Both armies would not want to hear of anything like the Truth and Reconciliation Commission of South Africa. Not at all! They know what they did. And President Mugabe, as Prime Minister from 1980 to 1987, did not bother to dismantle Ian Smith's machinery and technology of torture. Even the inherited hangman, torturers, the CIO Chief, Ken Flower, were asked to stay on, including senior torturers from the Selous Scouts. Some of them even got better paid jobs with companies for clearing landmines which they themselves had planted to kill innocent villagers and ZANLA and ZIPRA guerrillas!

When President Mugabe talked about his 'degrees in violence' during the student demonstrations in the late 1980s, he meant it. The ruling party has never shifted its language from persuasion to peace. Elections are a time for verbal abuse and excessive profanity by the President.

I can swear that President Robert Mugabe is the only national leader I can remember who exudes with boundless linguistic 'insult' and profanity in the world. There is no 'foul' word he has not used to insult the legitimate opposition. Despite having been educated at a Catholic mission school, Kutama, he has no space in his imagination for the language of decency in political campaigns and discourse.

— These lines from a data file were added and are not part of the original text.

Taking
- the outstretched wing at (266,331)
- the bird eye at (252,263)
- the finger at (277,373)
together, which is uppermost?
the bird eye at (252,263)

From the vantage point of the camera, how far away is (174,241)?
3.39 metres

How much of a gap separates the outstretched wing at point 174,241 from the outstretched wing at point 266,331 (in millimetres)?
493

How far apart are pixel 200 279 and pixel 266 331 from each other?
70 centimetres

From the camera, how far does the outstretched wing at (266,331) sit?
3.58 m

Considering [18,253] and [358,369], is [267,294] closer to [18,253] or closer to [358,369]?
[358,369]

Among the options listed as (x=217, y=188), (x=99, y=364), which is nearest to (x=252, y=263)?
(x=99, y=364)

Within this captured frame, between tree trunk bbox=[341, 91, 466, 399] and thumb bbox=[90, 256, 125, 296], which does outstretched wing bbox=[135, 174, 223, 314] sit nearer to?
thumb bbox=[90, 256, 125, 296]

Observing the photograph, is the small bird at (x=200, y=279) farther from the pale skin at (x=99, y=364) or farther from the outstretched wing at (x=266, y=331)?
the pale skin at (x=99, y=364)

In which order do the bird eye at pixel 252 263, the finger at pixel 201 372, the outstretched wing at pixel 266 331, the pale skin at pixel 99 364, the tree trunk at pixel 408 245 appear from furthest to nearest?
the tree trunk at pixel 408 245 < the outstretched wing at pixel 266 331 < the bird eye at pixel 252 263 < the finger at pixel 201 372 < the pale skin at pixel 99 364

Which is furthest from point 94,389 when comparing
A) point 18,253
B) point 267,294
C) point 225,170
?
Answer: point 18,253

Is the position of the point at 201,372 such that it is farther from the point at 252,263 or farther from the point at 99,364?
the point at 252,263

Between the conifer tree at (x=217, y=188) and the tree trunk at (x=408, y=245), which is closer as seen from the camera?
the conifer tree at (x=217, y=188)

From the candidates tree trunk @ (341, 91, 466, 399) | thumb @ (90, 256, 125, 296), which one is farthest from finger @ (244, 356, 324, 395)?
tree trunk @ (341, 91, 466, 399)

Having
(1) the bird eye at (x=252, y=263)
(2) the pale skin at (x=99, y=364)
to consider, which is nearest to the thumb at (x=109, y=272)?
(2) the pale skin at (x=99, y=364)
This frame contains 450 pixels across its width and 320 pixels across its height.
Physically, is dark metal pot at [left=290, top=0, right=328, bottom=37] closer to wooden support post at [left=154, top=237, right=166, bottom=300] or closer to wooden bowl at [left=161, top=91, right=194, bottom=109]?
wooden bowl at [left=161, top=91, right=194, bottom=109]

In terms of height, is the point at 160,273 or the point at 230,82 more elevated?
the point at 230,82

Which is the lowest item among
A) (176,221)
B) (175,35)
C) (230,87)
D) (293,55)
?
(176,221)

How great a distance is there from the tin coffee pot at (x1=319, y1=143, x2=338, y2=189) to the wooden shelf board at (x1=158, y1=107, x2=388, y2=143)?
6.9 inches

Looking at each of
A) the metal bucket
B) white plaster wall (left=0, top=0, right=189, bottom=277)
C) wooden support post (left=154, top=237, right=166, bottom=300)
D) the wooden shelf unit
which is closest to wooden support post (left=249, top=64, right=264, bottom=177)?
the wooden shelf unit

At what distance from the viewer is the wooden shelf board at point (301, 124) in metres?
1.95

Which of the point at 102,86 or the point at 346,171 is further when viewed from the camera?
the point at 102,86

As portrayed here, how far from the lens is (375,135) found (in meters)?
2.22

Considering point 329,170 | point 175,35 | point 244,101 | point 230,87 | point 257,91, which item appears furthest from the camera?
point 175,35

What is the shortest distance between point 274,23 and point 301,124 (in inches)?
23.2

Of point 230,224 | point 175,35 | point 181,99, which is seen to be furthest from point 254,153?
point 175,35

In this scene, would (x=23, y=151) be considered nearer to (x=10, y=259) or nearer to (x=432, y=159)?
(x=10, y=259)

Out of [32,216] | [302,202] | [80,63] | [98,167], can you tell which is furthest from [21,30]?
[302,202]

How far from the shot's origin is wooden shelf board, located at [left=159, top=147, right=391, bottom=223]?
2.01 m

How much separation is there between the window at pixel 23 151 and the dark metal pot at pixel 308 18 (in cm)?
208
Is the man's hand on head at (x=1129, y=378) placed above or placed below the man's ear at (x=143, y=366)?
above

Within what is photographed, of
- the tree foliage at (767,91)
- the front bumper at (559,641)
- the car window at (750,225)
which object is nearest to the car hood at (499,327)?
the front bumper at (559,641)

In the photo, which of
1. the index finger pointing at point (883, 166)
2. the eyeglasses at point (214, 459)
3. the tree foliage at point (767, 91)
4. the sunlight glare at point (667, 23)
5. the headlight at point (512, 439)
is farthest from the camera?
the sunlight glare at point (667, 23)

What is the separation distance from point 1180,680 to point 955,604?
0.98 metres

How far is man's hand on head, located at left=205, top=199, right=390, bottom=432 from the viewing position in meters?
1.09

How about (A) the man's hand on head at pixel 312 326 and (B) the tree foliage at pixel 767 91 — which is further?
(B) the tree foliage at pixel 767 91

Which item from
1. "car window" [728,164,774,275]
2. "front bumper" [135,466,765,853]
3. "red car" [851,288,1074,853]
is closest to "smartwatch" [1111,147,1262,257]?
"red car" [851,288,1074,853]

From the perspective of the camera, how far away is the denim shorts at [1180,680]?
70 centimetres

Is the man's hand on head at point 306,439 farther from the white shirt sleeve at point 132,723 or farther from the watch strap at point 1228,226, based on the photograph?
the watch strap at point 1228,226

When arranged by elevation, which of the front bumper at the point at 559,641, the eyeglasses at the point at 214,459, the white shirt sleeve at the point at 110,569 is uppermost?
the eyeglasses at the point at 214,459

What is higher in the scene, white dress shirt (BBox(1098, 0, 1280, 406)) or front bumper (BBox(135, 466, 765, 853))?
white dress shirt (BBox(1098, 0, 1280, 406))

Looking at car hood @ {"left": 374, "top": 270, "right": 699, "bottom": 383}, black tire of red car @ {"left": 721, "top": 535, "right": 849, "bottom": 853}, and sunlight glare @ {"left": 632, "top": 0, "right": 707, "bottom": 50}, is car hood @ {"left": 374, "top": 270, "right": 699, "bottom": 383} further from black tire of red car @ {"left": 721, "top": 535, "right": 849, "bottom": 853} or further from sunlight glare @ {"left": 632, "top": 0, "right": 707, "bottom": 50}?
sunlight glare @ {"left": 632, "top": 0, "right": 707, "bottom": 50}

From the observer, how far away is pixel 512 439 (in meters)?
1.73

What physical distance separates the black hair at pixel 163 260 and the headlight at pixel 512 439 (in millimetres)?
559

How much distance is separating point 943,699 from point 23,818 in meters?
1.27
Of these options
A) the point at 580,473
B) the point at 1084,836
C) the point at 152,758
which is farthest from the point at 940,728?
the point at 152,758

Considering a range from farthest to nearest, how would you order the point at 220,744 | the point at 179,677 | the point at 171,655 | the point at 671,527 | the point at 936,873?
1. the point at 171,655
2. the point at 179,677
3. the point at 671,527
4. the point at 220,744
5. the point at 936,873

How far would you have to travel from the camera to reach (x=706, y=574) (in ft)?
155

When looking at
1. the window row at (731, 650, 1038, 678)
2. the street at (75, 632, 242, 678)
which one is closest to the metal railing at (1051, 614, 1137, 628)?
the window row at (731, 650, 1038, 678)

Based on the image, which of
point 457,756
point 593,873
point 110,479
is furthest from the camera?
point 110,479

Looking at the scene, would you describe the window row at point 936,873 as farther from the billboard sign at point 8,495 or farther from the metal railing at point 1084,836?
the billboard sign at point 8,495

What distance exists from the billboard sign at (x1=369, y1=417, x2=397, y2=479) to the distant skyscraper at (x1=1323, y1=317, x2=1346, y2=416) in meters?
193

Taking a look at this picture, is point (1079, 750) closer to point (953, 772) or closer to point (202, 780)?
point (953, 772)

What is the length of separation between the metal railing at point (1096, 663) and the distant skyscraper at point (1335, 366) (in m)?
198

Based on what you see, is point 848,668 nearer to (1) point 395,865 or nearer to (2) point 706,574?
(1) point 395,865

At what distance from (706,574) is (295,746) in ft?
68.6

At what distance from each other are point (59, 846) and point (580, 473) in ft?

Until such time that Mugabe realises the need to use the language of peace and persuasion during election campaigns, we will still have these broken bodies, political corpses and a violent police force which arrests the complainant rather than the accused. Young people, the Border Gezi crop, will continue to flood our hospitals with torture victims, cripples and all for the sake of a few shiny coins.

I have come to believe that it is only the politically desperate who use violence for political ends. Otherwise we still have to ask the President what kind of 'a man of the people' he is who uses so much violence against the very same people he claims elected him.